Remembrance, may also have components of sensory and motor imageries, which need to be evoked and recreated. This involves activation of various primary and secondary association areas in the given sensory modalities, and that of primary motor cortex and other related motor cortical areas [41-50]. However, one may remember only those experiences, which have some emotional significance to the individual. The events are remembered as long as the associated emotions are important to the individual. Emotions being a subjective state of the individual accompanied by physiological and bodily responses, and may occur within the same cognitive context. Its repeat occurrence may be as real as the original emotional response in the individual. Emotional significance is therefore of crucial importance for one to be able to remember personal episodes. Remembrance of a certain experience can occur if it can be triggered by an external stimulus. Only that stimulus which has a relationship known to the individual with the original experience can trigger its remembrance.

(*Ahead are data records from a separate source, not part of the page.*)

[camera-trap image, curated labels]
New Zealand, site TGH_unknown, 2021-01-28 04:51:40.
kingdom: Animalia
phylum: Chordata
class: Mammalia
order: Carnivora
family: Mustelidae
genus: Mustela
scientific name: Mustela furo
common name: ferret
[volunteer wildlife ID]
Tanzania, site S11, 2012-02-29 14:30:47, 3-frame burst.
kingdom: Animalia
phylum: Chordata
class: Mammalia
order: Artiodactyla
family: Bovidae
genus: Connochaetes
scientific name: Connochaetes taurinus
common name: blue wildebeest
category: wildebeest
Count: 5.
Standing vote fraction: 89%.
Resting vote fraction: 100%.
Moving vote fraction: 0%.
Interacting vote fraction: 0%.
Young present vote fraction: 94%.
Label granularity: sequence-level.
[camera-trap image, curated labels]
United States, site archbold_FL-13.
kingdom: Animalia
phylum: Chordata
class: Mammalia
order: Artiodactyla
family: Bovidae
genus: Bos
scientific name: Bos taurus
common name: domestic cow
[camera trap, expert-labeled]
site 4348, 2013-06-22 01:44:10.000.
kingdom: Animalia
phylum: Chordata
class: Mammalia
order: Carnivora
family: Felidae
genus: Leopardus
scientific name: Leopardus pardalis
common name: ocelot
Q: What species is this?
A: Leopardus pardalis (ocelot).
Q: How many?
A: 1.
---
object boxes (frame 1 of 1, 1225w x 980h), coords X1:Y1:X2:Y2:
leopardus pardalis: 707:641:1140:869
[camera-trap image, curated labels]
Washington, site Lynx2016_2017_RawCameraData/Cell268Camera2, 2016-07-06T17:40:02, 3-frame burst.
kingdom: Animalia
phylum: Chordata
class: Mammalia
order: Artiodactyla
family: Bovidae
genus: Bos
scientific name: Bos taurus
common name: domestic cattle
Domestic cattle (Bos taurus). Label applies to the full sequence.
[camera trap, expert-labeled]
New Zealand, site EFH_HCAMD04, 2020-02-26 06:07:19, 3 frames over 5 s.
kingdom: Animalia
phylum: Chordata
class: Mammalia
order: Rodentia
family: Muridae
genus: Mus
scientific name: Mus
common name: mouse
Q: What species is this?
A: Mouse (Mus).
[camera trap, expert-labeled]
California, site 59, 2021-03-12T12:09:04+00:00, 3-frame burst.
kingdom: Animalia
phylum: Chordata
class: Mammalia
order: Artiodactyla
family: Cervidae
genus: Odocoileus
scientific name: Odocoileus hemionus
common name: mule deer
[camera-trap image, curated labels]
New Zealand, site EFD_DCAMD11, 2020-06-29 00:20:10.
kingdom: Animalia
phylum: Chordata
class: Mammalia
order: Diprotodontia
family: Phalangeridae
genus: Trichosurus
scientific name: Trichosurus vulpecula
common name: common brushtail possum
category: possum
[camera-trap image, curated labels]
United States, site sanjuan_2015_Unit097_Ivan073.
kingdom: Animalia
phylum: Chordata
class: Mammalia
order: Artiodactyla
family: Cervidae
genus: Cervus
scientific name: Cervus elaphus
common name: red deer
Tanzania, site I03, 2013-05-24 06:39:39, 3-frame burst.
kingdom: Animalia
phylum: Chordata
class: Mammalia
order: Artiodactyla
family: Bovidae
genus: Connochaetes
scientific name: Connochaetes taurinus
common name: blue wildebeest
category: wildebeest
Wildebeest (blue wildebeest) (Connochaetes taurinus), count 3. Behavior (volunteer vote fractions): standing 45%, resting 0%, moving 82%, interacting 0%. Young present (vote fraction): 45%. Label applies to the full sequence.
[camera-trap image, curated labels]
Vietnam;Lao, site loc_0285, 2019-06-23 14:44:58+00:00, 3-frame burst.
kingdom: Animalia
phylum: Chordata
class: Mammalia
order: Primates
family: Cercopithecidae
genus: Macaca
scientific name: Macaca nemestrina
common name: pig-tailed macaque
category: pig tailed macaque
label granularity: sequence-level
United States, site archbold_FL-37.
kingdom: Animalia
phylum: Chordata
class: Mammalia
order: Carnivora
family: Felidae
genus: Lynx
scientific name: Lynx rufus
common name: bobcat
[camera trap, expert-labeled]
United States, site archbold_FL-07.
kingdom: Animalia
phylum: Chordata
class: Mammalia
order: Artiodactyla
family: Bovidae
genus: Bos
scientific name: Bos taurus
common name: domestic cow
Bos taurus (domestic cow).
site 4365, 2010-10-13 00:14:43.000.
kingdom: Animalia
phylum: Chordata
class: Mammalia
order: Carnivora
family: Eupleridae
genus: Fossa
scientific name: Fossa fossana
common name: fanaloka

BEOS tests conducted in several hundreds of subjects in the past decade and their verifications in forensic investigations have greatly supported the veracity of the changes looked for in the analysis of the electrophysiological data, while the subjects are cued by verbal probes. The fact these changes are found only by cueing remembrance without any need for a subject to respond to the probe, has enhanced their valuable application and the value of the findings. In the early studies, no attempt was made to further investigate if one or two probes elected significant remembrance labelled ‘Experiential Knowledge’ [EK]. However, today presence of even one or two probes producing EK responses have supported the need for reformulation of the probes and retesting of a suspect. Two or three different episodic possibilities are now routinely tested and the final findings emerge to support one of those possibilities. The units of information thereby collected help in the reinvestigation of a case, which foster a final solution for the investigation and acquisition of evidences, which can be used by the investigating agency. The issue of using BEOS findings as evidence in a court is hardly considered, though social approval for this may gradually emerge. Its present application is only the use the findings as aid for further investigation by the investigating team.

The present application of BEOS indeed reflects the forensic use of the procedure. The medical application of the procedure is noncontroversial and it may present valuable evidence of the remembrance status of the brain of an individual. The test cannot indeed be used in a forensic context with subjects who are drug or alcohol dependent, or patients who have dementia or other mental disorders in progress. Our early research [51] using some of the components of BEOS profiling in a hundred of alcohol dependent patients in the mid 1998s, has already supported the absence of some of the EEG changes over a period of two years indicating important neurocognitive deficits indicating early signs of presence of dementia. The present attempt is to develop a medical use of the same application.